_Prompt_
Reproduce exactly, from the data that follows, the line with "genus: Equus", the line with "label granularity: sequence-level", and every line that lies between them.

# # # # #

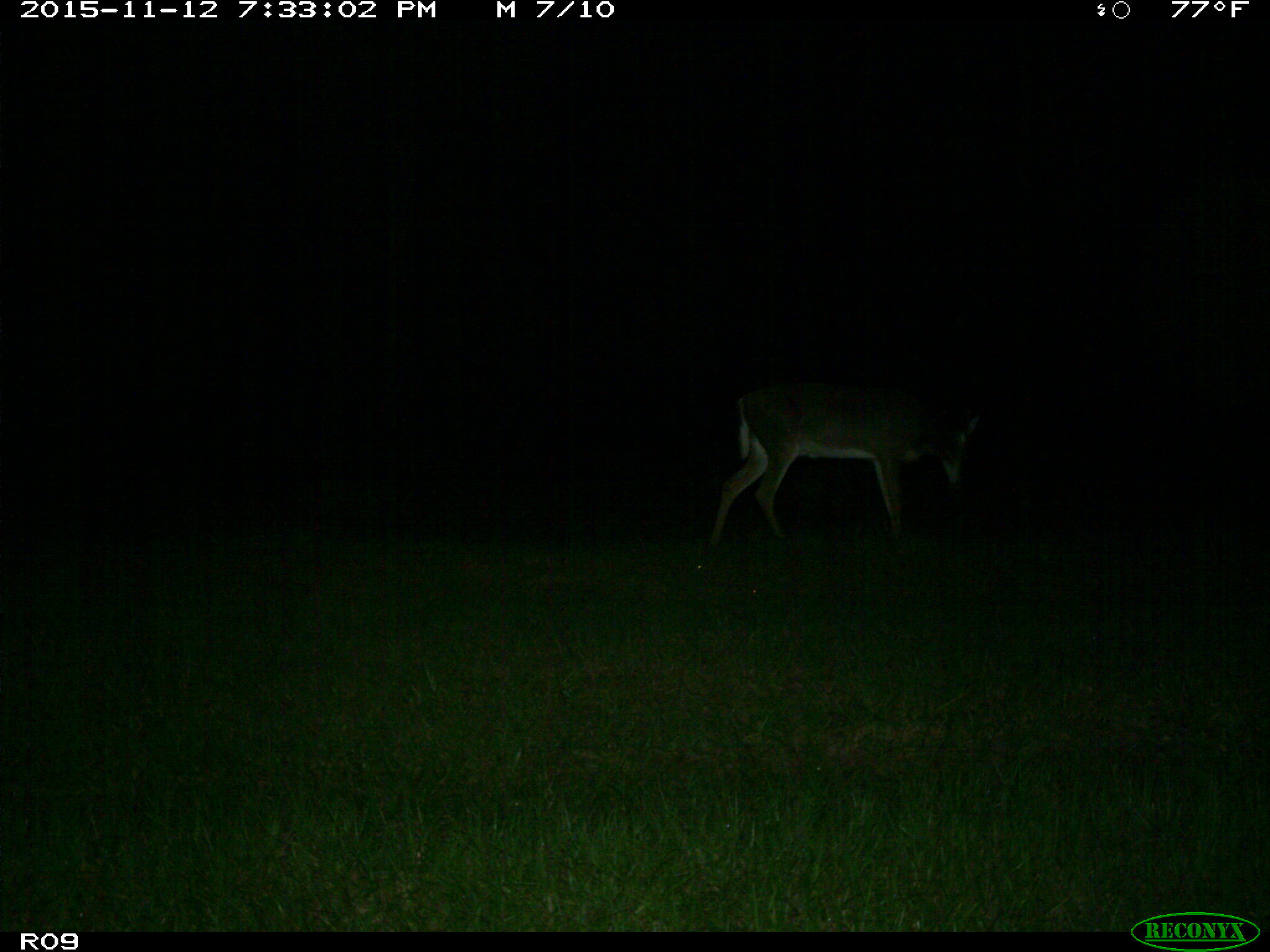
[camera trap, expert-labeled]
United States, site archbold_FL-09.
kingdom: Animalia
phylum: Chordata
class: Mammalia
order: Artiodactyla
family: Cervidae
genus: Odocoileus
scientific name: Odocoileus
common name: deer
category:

# # # # #

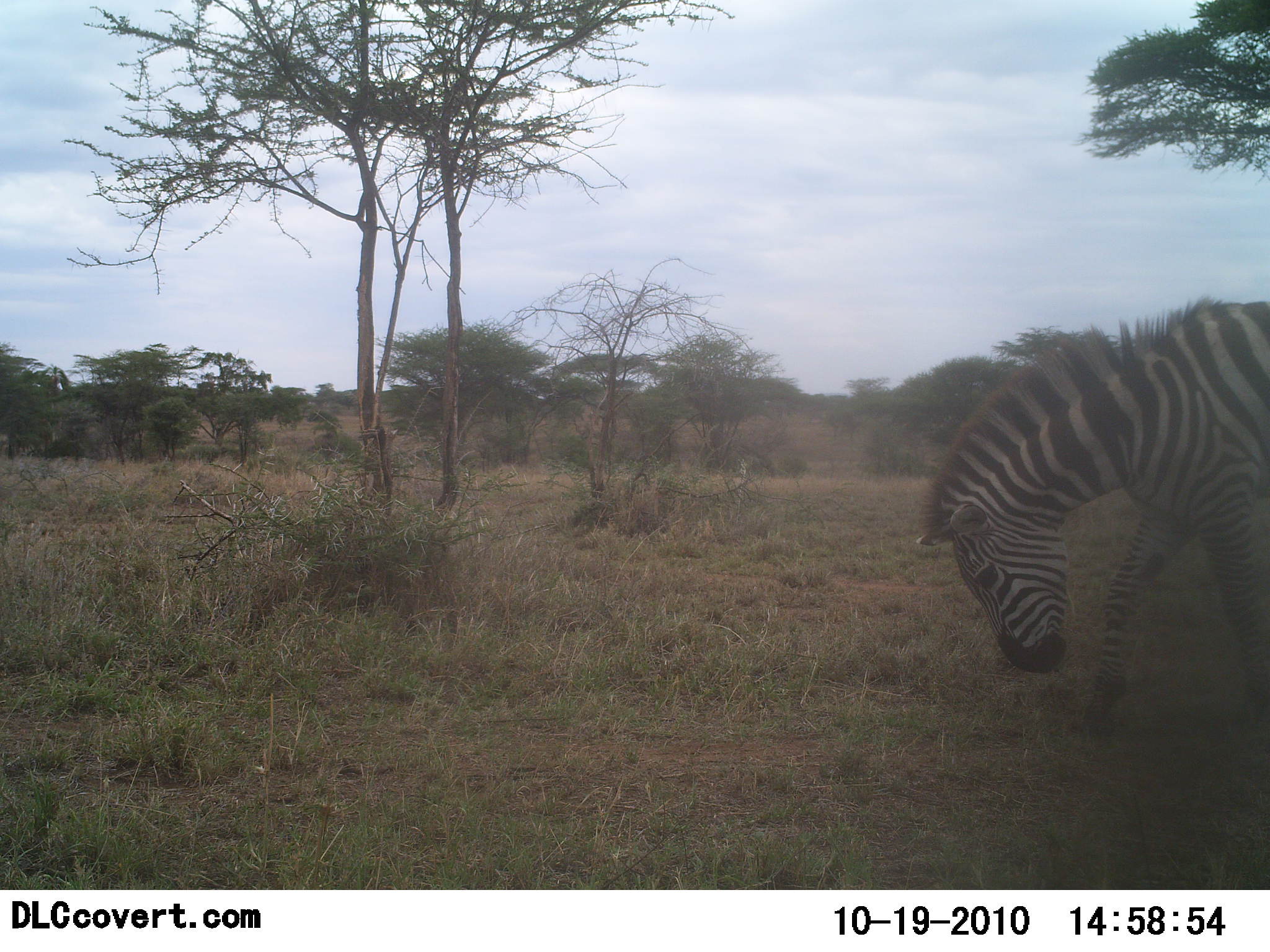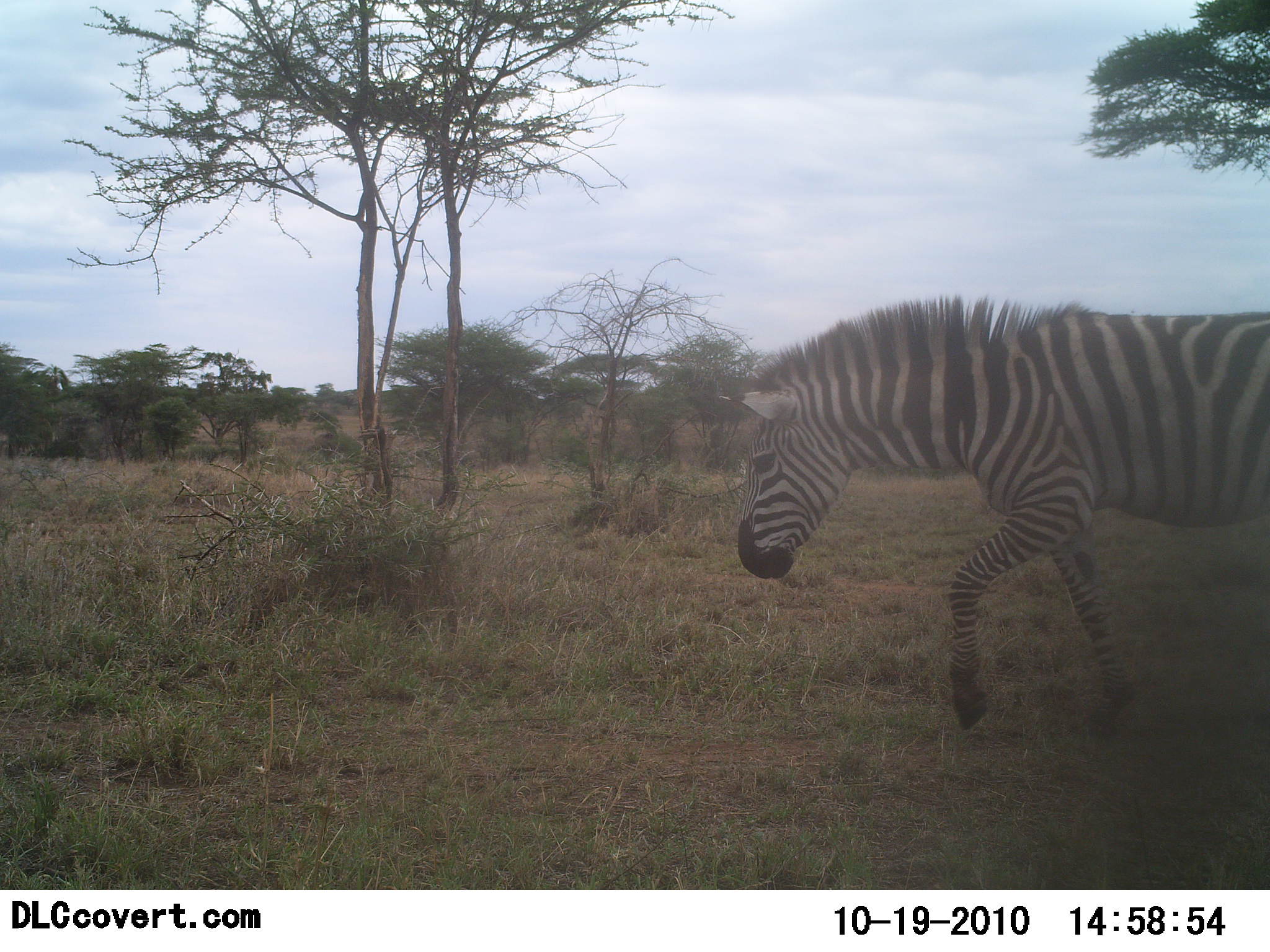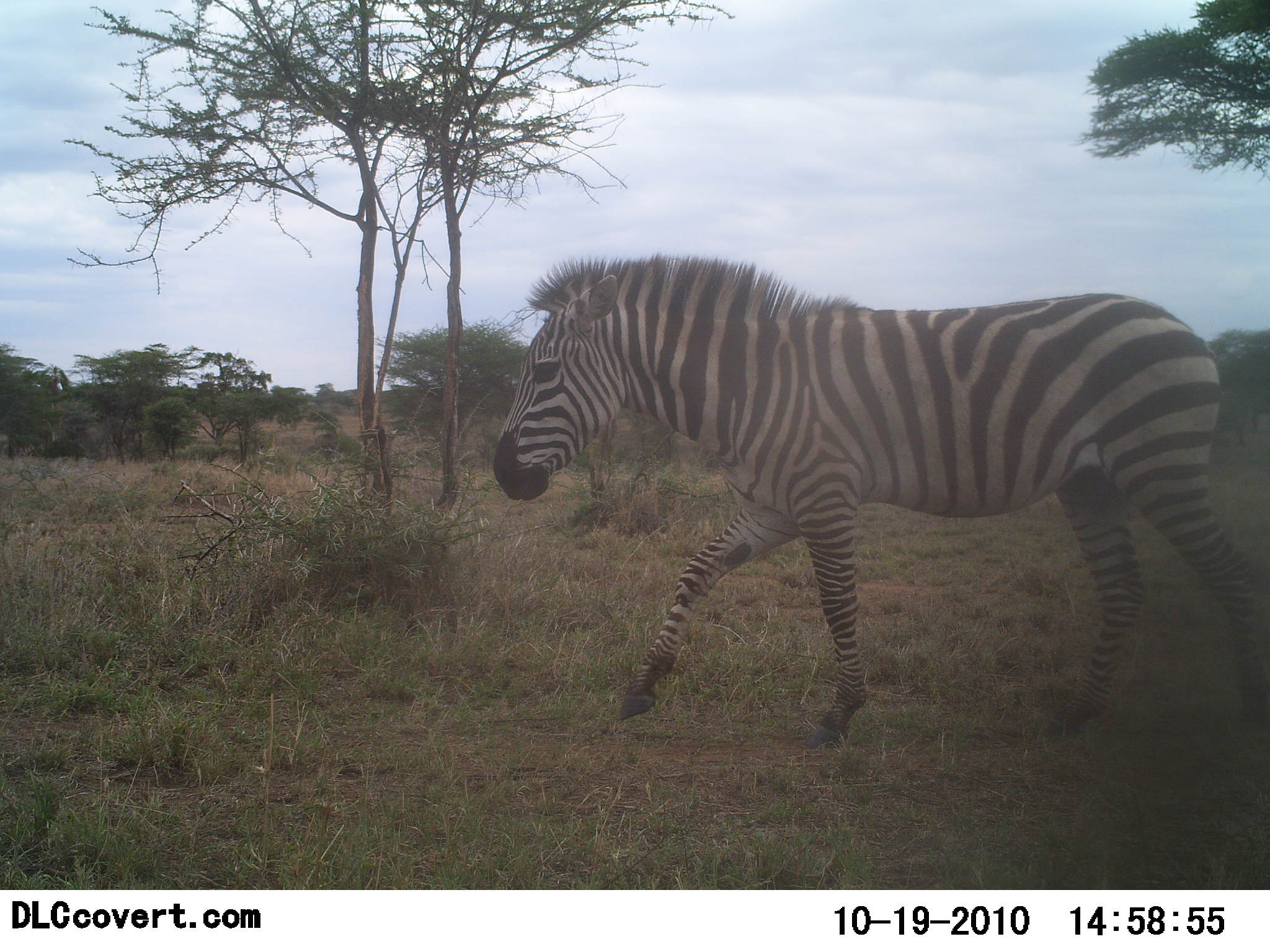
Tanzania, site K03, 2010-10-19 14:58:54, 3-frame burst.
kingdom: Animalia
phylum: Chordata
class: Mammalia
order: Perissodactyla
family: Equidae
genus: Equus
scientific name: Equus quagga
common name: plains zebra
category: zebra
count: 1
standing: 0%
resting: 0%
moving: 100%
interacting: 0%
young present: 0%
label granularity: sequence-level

# # # # #

_Completed task_
genus: Equus
scientific name: Equus quagga
common name: plains zebra
category: zebra
count: 1
standing: 0%
resting: 0%
moving: 100%
interacting: 0%
young present: 0%
label granularity: sequence-level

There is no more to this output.